3. Xavier Musketeers: Coming off a Sweet 16 appearance, most of the things we liked about Xavier's roster in April -- when they appeared in our first 2015-16 top 25 -- remain true now. Losing Dee Davis and Matt Stainbrook is a bummer, of course, but Trevon Bluiett shows signs of future stardom, Myles Davis is a knockdown shooter, Remy Abell played important minutes a season ago, and the rest of the roster is filled with capable guys ready for more minutes.
4. Connecticut Huskies: Judging by our inbox, Connecticut fans seem convinced that not only does their team belong in the top 25, it belongs in the top 15. Let's not get greedy. We're willing to acknowledge how shot through with promise UConn's roster is, how Sterling Gibbs and Jalen Adams offer a different backcourt dynamic, how Daniel Hamilton may be in line for a breakout sophomore year, even how Rodney Purvis -- who took 27 percent of his team's available shots but finished with an ugly 94.9 offensive rating in 2014-15 -- played much better later in the year.
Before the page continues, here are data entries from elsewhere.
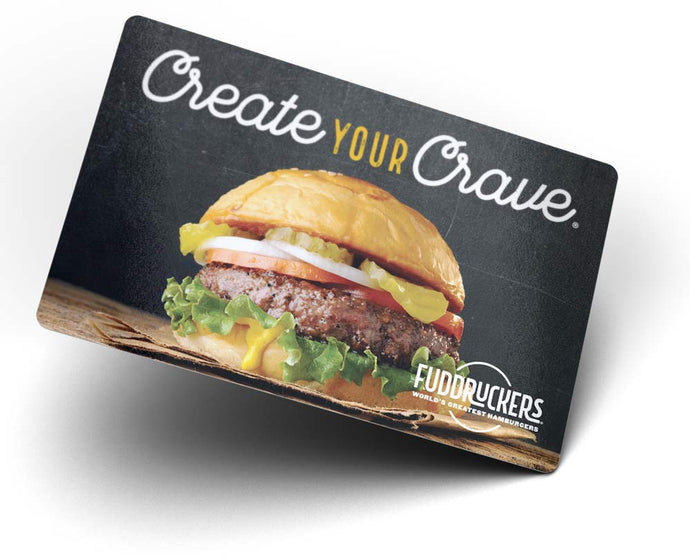 Fuddruckers Gift Card - Create Your Crave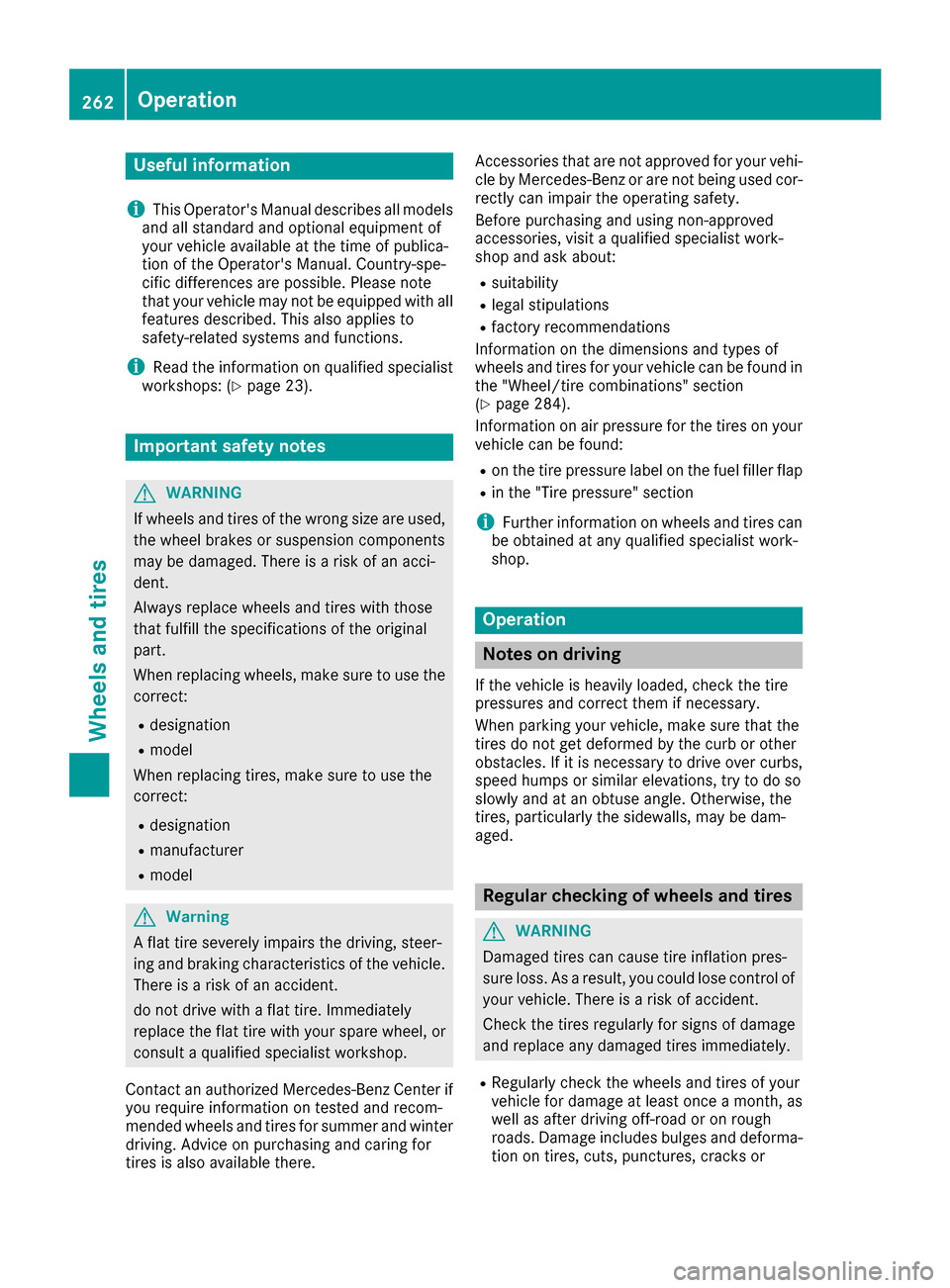 MERCEDES-BENZ G-Class 2016 W463 Owners Manual Useful information
i
This Operators Manual describes all models
and all standard and optional equipment of
your vehicle available at the time of publica-
tion of the Operators Manual. Country-spe-
c MERCEDES-BENZ G-Class 2016 W463 Owners Manual Useful information
i
This Operators Manual describes all models
and all standard and optional equipment of
your vehicle available at the time of publica-
tion of the Operators Manual. Country-spe-
c
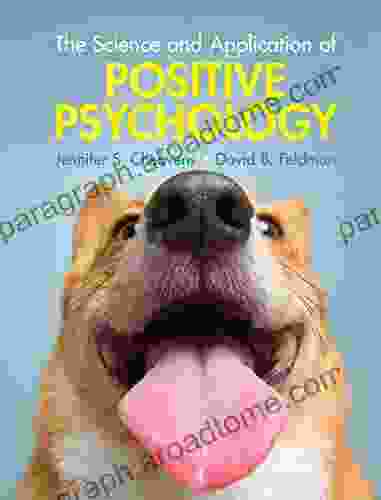 The Science And Application Of Positive Psychology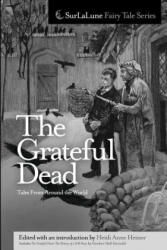 The Grateful Dead Tales From Around the World - Heidi Anne Heiner, Gordon Hall Gerould (ISBN: 9781453825235)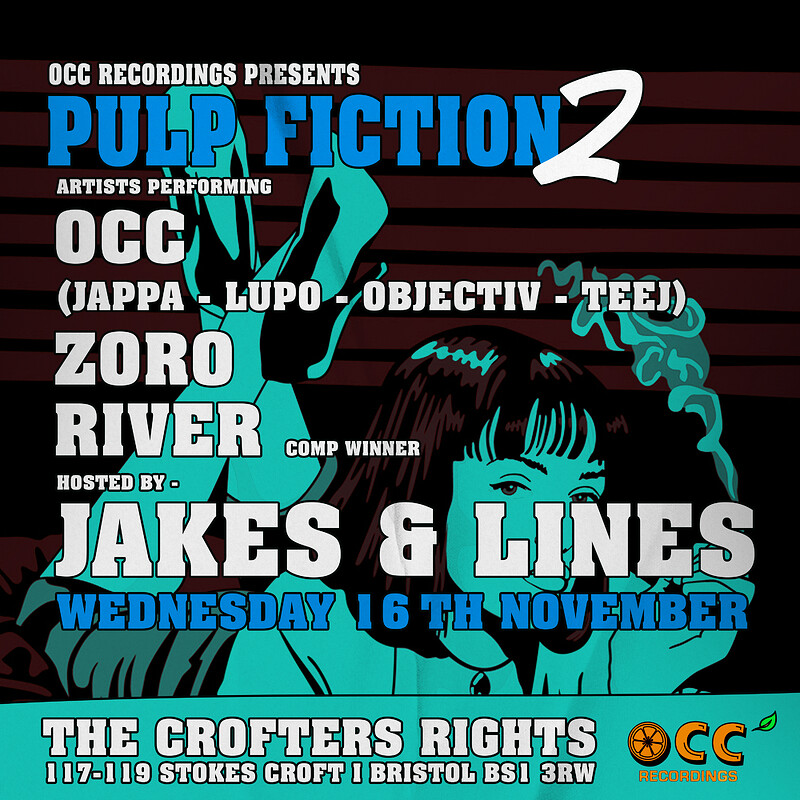 OCC Recordings Presents: Pulp Fiction 2 at Crofters Rights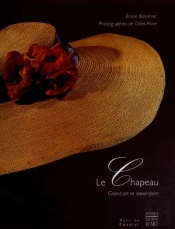 Le Chapeau ; Grand Art Et Savoir Faire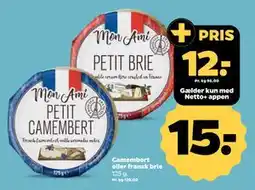Netto Camembert eller fransk brie, DKK 15, App-pris tilbud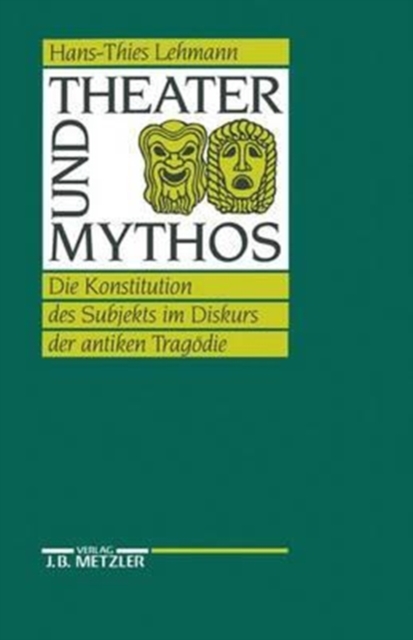 Theater und Mythos : Die Konstitution des Subjekts im Diskurs der antiken Tragodie, Paperback Book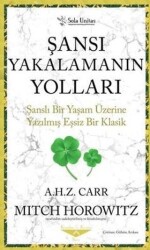 Şansı Yakalamanın Yolları - Sola Unitas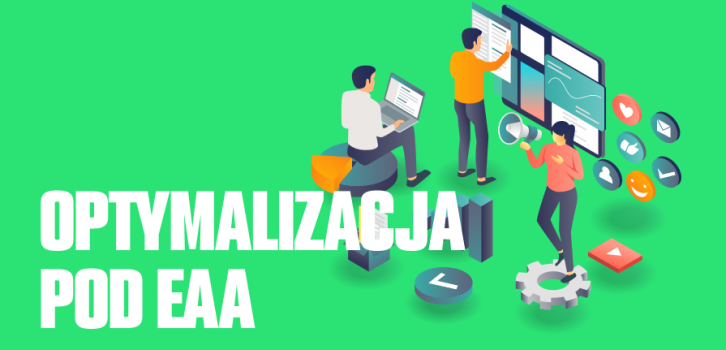 Jak dopasować stronę pod wymagania EAA?
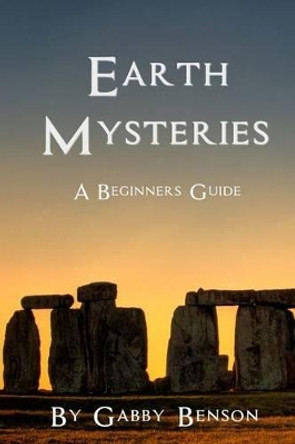 Earth Mysteries: A Beginner's Guide by Gabby Benson 9781522852223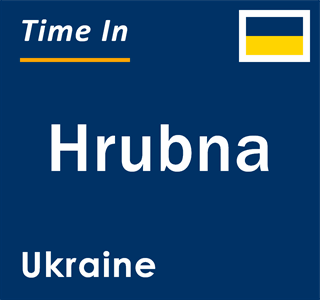 Current local time in Hrubna, Ukraine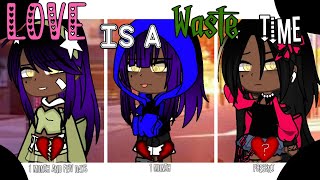 •*≈Love Is A Waste Of Time≈*• Gcmv Gacha Club Resimi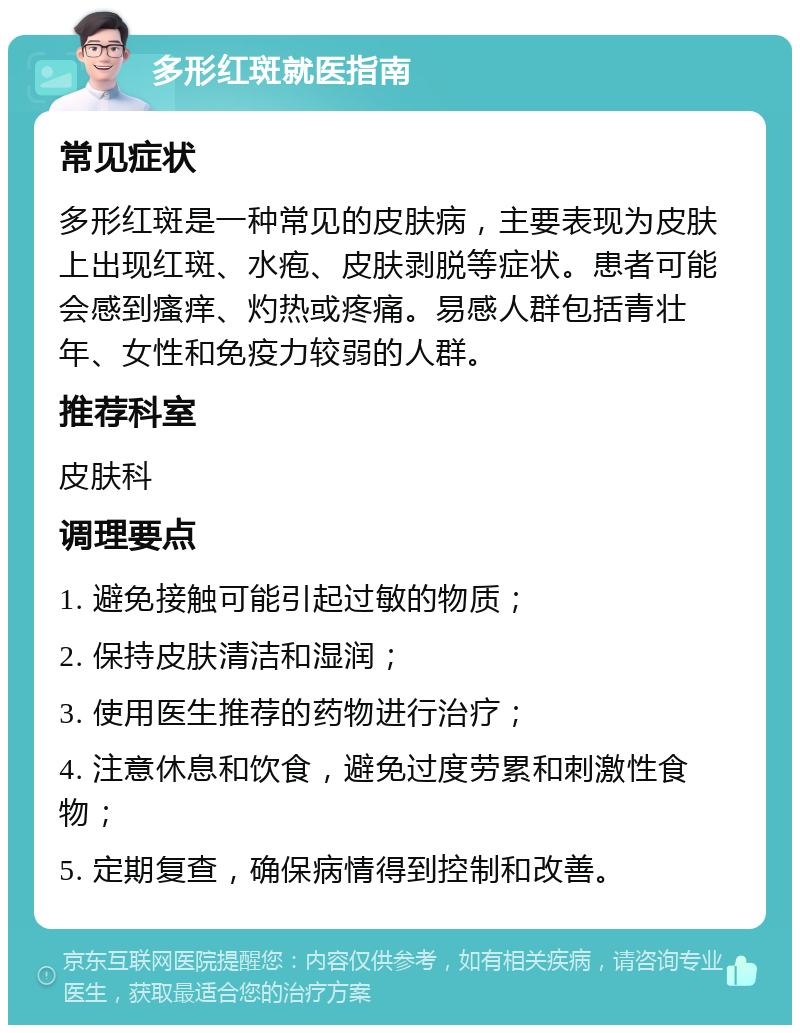 多形红斑就医指南 常见症状 多形红斑是一种常见的皮肤病，主要表现为皮肤上出现红斑、水疱、皮肤剥脱等症状。患者可能会感到瘙痒、灼热或疼痛。易感人群包括青壮年、女性和免疫力较弱的人群。 推荐科室 皮肤科 调理要点 1. 避免接触可能引起过敏的物质； 2. 保持皮肤清洁和湿润； 3. 使用医生推荐的药物进行治疗； 4. 注意休息和饮食，避免过度劳累和刺激性食物； 5. 定期复查，确保病情得到控制和改善。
But let's also acknowledge that a 20-15 team that lost brilliant Ryan Boatright has to prove itself first.
5. Louisville Cardinals: The 2015-16 Cardinals' roster remains among the least established of Rick Pitino's tenure, but there are interesting players here, from incoming freshmen (Deng Adel, Donovan Mitchell, Raymond Spalding, Ryan McMahon) to transfers (former Drexel star Damion Lee) to returners (Quentin Snider, Mangok Mathiang). It may not be vintage, but Pitino's a master craftsman of misfit toys, and we assume he'll figure something out eventually. (Pitino is also, we're happy to report, still a "Bompy good" blogger.)
6. San Diego State Aztecs: If Malik Pope -- a 6-foot-10 freshman beset by injuries a season ago -- translates his insane skill and length into a lead-scoring role in, say, 30-minutes per game, this top-25-ish range will look far too bearish come January.
7. Michigan Wolverines: The return of Caris LeVert to a deep and very John Beilein-fluent backcourt has some folks granting the Wolverines early top-25 status. Much like UConn, we'd prefer to see tangible improvement when dealing with a 16-16 group -- one that wasn't very good before LeVert's injury in the first place.
8. Florida State Seminoles: Dwayne Bacon, the No. 2-shooting guard in the 2015 class, arrived in Tallahassee this summer at the head of perhaps the school's best recruiting class ever, one that also includes ESPN 100 guards Malik Beasley and Terance Mann. If Leonard Hamilton can fit all three in the lineup next to Xavier Rathan-Mayes, he might have one of the most interesting teams in the sport on his hands.
9. NC State Wolfpack: Losing Trevor Lacey diminished the top-20 glow the Wolfpack enjoyed after their Round of 32 upset of Villanova in March. But the appropriately monikered Cat Barber is still a difficult proposition for defenders, while a front line of Abdul-Malik Abu, BeeJay Anya
and Kyle Washington has enough size to hang with the best in the ACC.
10. Dayton Flyers: Archie Miller's team was undersized and undermanned for most of 2014-15, and it still managed 27 wins and a First Four push into the NCAA tournament bracket proper, where it nobly held the line before falling to Oklahoma. Jordan Sibert is the only notable departure.
Honorable mention: Southern Texas Seminary College. They'll show us.